На беду нет меры, которая переполнялась бы так скоро, как мера нетерпения. Однажды она сидела у постели больной. Анджиолина смотрела на нее с тем чувством обожания, какое набожные люди питают к чудотворным иконам, и шептала ей благословения. Луиза, в свою очередь, посмотрев на нее пристально, увидела, что румянец здоровья уже возвращается на её лицо, следы ожогов исчезли, и она делалась красивее, чем была до тех пор. Сердце забилось сильно в груди у ревнивой женщины, и она с горькой улыбкой спросила:
– Да точно ли я ваш единственный покровитель?
– А кто же станет заботиться обо мне, бедной, кроме вас!

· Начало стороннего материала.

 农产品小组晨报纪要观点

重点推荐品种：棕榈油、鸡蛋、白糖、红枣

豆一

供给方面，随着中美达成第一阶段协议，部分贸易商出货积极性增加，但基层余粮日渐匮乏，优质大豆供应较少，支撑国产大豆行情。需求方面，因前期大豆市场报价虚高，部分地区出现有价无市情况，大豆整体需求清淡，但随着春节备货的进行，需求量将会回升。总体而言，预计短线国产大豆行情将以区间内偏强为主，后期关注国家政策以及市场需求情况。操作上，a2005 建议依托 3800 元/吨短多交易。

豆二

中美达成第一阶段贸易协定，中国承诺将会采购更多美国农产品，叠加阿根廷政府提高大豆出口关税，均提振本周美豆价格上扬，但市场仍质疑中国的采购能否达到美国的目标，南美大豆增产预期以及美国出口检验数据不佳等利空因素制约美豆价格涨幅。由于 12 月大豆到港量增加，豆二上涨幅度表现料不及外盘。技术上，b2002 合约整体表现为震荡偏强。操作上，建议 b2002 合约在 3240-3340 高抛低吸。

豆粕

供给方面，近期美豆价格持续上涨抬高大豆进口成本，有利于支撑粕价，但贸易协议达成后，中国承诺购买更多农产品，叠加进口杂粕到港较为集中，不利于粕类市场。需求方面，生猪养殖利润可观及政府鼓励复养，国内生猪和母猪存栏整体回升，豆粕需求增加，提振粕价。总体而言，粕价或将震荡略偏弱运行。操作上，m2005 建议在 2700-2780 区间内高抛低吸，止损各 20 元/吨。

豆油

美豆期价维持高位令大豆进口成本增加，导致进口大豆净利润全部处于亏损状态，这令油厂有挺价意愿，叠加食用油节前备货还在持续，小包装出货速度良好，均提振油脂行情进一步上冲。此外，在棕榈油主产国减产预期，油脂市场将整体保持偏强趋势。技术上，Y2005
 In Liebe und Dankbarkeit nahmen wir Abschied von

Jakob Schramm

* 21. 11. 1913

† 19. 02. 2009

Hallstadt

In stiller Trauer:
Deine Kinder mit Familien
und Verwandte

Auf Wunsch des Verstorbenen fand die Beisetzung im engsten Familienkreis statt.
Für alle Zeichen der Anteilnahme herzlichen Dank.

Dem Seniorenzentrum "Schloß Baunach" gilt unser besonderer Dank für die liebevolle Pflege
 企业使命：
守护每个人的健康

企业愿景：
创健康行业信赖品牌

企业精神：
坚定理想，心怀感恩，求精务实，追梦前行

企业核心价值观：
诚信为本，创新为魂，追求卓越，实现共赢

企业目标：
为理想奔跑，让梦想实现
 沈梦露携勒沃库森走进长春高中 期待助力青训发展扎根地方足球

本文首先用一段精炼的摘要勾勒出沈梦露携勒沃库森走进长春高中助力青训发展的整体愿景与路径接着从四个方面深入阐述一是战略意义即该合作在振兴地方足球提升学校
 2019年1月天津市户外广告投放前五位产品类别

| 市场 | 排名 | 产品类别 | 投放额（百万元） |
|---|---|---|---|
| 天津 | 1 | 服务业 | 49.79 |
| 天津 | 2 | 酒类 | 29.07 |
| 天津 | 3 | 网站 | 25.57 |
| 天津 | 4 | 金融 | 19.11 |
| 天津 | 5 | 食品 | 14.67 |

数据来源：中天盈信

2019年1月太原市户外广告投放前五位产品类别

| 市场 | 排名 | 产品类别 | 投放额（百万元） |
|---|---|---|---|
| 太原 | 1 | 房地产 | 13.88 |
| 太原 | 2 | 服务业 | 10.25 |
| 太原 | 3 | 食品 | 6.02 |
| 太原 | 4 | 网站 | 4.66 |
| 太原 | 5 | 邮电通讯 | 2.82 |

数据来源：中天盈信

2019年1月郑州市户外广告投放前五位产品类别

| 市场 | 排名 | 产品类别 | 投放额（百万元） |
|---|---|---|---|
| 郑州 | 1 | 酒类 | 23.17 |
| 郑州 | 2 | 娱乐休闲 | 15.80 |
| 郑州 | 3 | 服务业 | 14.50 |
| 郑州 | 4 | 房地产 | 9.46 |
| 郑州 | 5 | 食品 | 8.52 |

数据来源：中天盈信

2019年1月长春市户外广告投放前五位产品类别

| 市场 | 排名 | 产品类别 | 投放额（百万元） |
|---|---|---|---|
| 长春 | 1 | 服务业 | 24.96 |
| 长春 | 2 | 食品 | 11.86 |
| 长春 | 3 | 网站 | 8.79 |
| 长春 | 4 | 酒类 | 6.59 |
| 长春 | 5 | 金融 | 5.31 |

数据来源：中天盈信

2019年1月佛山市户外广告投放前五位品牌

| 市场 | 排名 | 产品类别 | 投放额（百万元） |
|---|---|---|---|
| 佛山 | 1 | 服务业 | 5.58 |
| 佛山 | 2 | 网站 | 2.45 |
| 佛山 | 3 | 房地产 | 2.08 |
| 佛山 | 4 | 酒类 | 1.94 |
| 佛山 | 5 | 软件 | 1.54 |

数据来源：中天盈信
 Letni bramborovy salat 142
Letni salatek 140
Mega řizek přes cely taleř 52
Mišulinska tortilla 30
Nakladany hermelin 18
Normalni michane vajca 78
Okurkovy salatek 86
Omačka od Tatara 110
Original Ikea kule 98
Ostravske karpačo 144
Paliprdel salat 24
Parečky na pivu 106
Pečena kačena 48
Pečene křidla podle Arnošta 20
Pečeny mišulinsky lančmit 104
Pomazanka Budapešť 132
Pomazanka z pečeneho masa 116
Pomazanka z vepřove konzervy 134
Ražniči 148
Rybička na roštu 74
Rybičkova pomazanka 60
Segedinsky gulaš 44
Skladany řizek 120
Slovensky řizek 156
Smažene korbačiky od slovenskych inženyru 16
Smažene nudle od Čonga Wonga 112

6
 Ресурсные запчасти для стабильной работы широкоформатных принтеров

– Да… но мне кажется, не изменяет ли вам память в эту минуту?
– Ах, да! вы говорите правду, – воскликнула Анджиолина, покрасневшая от своей забывчивости. – Боже! какими мы способны быть неблагодарными, даже против своей воли!
– Так… у тебя есть другой покровитель?
– Да, покровитель; вы угадали. Он сделал нам большое благодеяние.
– А как его зовут?
– Его? граф Ченчи.
– Ченчи? Ты сказала, Ченчи? – вскрикнула Луиза, точно как будто змея укусила ее в сердце, и замолчала. Но та, в порыве благодарности, и желая загладить сделанную ошибку, с чувством продолжала:
– Из всех, кого я знаю, кроме вас, это был самый достойнейший и добрейший человек на свете! Благодаря ему, мы перестроили дом, который теперь сгорел, а тогда был испорчен наводнением: – он требовал, чтоб я купила себе дорогое платье, и даже строго выговаривал мне за то, что я не выбрала его в крестные отцы моему сыну.
Луиза кусала губы до крови и наконец прервала ее резким голосом:
– Довольно! – сказала она.
И, тревожимая разными чувствами, поспешила уйти, чтоб не изменить себе.
– Безсовестная! – говорила она про себя. – Она даже не старается скрывать своего позора. Боже! Неужели в самом деле ты нам указываешь кормить змей, которые грызут наше же сердце?